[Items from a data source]
┌──

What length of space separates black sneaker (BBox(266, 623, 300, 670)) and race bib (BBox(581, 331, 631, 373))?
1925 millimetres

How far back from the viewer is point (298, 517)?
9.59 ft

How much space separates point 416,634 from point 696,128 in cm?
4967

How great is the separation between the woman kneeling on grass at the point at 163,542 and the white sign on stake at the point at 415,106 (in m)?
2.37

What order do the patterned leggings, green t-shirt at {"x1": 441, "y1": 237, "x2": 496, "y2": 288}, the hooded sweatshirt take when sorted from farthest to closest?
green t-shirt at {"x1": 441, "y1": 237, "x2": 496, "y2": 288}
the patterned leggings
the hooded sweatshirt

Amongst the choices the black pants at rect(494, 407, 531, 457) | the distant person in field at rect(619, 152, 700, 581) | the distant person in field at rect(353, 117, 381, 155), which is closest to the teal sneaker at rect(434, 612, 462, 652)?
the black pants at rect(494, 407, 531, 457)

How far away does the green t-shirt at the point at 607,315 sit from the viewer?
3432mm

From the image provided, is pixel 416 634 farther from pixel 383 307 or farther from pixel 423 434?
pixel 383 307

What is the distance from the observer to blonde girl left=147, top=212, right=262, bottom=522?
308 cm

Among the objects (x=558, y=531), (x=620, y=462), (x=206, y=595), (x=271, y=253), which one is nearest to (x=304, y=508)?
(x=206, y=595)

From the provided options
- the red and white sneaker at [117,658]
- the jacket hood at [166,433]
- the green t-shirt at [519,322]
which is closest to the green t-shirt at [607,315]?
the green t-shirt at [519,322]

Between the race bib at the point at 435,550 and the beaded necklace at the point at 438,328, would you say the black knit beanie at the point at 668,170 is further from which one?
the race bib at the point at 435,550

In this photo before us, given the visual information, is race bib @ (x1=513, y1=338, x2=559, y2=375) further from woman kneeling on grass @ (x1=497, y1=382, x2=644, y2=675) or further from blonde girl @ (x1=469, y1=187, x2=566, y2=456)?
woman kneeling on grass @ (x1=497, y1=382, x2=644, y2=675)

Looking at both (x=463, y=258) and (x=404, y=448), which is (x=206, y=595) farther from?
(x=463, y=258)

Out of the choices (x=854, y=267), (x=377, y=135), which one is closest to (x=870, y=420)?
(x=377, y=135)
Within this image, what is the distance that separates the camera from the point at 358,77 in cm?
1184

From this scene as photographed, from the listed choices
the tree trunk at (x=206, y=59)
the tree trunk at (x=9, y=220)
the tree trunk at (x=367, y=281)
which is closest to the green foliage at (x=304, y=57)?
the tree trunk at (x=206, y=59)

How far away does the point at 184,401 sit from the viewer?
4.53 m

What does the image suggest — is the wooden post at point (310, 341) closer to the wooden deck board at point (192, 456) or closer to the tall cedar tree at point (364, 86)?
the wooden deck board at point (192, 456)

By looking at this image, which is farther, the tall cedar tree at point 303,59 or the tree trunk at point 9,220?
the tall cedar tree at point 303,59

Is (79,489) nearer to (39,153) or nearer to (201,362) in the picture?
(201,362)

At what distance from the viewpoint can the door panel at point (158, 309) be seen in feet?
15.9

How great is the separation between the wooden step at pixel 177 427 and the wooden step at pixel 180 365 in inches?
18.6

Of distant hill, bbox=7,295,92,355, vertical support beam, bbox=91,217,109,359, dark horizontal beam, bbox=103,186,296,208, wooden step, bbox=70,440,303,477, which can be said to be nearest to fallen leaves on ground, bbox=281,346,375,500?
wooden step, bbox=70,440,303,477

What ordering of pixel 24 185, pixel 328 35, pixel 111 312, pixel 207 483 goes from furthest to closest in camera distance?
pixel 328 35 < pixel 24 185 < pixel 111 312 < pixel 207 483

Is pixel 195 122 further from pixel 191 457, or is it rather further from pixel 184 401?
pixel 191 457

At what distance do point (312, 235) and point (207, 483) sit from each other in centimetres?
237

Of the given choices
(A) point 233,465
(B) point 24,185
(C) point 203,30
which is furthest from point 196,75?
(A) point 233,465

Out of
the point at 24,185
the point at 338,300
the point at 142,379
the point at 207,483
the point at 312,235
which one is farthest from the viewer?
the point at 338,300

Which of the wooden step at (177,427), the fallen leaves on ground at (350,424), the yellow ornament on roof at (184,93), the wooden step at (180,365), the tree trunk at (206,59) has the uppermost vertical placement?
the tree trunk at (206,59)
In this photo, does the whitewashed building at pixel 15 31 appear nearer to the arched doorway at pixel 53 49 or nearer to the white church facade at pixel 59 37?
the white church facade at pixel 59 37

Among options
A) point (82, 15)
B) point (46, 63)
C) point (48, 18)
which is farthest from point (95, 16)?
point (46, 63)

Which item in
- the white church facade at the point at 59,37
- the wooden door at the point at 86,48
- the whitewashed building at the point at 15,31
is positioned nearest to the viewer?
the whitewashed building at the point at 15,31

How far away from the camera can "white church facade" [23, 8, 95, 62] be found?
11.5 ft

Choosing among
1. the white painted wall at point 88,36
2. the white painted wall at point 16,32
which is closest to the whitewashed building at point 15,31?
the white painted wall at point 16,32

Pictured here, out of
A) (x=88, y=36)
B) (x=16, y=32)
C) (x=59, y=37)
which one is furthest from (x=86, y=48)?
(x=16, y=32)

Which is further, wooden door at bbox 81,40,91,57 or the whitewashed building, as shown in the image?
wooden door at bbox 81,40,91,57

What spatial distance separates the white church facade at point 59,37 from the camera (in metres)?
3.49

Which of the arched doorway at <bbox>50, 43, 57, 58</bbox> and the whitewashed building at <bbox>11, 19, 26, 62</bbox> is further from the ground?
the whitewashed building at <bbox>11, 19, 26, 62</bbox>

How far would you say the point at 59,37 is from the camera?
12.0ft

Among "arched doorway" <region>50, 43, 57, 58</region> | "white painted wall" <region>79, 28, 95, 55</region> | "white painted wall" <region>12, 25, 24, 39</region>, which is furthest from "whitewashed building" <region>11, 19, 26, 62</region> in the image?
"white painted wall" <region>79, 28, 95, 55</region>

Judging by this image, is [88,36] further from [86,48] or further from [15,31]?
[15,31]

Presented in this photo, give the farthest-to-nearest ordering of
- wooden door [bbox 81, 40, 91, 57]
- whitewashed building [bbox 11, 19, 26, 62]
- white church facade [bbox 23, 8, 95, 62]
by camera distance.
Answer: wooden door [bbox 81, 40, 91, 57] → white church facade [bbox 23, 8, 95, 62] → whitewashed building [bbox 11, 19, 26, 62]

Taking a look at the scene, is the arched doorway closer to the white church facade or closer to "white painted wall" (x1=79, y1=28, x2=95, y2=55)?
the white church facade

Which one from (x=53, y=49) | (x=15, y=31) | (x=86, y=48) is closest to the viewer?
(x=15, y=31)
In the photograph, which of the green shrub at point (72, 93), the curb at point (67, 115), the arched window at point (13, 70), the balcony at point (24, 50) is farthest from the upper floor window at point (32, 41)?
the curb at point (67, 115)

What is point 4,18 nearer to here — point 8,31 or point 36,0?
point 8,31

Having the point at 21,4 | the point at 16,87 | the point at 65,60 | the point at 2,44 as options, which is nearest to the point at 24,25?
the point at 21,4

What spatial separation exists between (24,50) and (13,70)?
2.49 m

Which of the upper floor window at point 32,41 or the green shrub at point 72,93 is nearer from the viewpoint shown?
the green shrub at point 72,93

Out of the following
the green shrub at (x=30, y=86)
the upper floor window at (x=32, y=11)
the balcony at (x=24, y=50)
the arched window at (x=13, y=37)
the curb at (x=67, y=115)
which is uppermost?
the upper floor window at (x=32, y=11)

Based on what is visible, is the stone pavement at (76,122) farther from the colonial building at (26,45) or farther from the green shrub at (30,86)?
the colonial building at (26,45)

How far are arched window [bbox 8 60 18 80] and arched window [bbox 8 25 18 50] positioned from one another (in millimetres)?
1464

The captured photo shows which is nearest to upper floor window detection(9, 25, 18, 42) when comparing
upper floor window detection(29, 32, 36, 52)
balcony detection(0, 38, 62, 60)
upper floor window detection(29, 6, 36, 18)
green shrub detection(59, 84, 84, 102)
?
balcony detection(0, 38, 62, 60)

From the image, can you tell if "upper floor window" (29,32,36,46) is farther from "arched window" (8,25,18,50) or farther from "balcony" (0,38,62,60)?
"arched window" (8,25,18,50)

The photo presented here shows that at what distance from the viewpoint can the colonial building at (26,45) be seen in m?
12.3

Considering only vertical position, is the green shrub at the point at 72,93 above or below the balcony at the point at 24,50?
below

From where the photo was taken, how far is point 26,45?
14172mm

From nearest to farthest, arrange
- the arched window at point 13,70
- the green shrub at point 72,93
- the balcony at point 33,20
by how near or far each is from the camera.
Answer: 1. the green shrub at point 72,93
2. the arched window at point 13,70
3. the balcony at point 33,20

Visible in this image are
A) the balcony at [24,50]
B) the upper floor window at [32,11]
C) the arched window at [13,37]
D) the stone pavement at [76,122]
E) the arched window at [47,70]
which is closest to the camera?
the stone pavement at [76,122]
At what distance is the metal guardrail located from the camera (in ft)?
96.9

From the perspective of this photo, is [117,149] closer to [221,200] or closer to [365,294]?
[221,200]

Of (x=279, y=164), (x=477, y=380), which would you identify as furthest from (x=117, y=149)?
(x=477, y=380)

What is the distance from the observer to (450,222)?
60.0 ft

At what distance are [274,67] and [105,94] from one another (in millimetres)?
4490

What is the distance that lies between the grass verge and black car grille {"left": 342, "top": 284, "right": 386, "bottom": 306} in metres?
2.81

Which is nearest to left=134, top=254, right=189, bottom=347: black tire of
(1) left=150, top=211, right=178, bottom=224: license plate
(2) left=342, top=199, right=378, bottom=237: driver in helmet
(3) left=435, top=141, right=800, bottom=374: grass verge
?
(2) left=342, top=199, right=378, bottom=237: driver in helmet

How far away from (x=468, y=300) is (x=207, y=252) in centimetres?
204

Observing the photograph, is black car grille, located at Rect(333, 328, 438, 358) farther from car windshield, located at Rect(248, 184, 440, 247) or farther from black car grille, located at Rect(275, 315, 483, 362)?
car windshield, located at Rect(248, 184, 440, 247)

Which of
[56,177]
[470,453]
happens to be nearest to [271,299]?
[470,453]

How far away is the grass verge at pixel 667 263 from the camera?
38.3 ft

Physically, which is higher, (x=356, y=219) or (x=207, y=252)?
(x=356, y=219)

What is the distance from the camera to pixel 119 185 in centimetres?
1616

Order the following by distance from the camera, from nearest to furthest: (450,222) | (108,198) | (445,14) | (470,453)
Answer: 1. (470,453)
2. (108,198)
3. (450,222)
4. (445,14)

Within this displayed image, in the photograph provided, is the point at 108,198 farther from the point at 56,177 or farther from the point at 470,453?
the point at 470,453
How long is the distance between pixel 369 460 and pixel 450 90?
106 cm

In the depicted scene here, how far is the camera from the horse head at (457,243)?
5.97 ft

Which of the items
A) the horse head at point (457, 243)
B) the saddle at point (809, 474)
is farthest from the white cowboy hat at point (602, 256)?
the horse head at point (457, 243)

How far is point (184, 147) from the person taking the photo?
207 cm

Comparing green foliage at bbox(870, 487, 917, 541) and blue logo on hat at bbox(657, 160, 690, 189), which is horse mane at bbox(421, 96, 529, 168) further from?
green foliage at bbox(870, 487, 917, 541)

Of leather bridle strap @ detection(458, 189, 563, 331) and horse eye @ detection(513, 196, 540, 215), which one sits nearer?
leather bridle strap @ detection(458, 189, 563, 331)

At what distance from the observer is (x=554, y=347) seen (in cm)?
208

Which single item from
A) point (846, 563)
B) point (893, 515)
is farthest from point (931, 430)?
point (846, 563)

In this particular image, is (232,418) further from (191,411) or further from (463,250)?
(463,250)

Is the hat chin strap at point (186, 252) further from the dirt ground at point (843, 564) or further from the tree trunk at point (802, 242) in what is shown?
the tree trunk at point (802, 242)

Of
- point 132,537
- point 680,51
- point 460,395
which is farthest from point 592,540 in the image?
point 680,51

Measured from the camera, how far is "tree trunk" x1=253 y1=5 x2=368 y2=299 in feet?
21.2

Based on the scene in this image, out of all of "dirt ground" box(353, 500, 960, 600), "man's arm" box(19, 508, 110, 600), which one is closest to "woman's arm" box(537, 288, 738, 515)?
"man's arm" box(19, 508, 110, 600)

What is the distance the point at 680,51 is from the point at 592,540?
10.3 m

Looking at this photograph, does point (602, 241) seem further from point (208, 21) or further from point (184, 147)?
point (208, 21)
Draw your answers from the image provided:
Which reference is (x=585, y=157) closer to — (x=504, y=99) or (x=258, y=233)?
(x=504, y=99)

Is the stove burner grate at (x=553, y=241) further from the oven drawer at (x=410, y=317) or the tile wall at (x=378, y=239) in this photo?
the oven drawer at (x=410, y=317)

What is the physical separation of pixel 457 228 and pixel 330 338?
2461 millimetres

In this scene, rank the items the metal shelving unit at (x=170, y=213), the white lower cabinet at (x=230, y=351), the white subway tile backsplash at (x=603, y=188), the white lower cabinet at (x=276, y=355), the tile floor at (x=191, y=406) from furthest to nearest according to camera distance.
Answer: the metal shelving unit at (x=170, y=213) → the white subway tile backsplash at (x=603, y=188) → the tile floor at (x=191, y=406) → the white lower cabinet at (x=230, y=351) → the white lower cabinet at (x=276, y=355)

└──

REQUIREMENTS:
Exactly as written, give the line containing "Of leather bridle" and all remaining lines of the records.

TASK OUTPUT:
Of leather bridle strap @ detection(458, 189, 563, 331) and horse eye @ detection(513, 196, 540, 215), which one sits nearer?
leather bridle strap @ detection(458, 189, 563, 331)

At what distance from the observer is (x=554, y=347) seen (in cm)?
208

Which single item from
A) point (846, 563)
B) point (893, 515)
is farthest from point (931, 430)?
point (846, 563)

In this particular image, is (232,418) further from (191,411) or further from (463,250)?
(463,250)

Is the hat chin strap at point (186, 252) further from the dirt ground at point (843, 564) or further from the tree trunk at point (802, 242) in what is shown?
the tree trunk at point (802, 242)

Of
- point 132,537
- point 680,51
- point 460,395
which is farthest from point 592,540 in the image?
point 680,51

Measured from the camera, how far is "tree trunk" x1=253 y1=5 x2=368 y2=299 in feet?
21.2

Based on the scene in this image, out of all of "dirt ground" box(353, 500, 960, 600), "man's arm" box(19, 508, 110, 600), which one is closest to "woman's arm" box(537, 288, 738, 515)?
"man's arm" box(19, 508, 110, 600)

What is the distance the point at 680,51 is from the point at 592,540?
10.3 m

Looking at this photograph, does point (602, 241) seem further from point (208, 21) or further from point (184, 147)?
point (208, 21)
Draw your answers from the image provided:
Which reference is (x=585, y=157) closer to — (x=504, y=99) or (x=258, y=233)?
(x=504, y=99)

Is the stove burner grate at (x=553, y=241) further from the oven drawer at (x=410, y=317) or the tile wall at (x=378, y=239) in this photo?
the oven drawer at (x=410, y=317)

What is the physical separation of pixel 457 228 and pixel 330 338?
2461 millimetres

In this scene, rank the items the metal shelving unit at (x=170, y=213), the white lower cabinet at (x=230, y=351), the white subway tile backsplash at (x=603, y=188), the white lower cabinet at (x=276, y=355), the tile floor at (x=191, y=406) from furthest to nearest according to camera distance.
Answer: the metal shelving unit at (x=170, y=213) → the white subway tile backsplash at (x=603, y=188) → the tile floor at (x=191, y=406) → the white lower cabinet at (x=230, y=351) → the white lower cabinet at (x=276, y=355)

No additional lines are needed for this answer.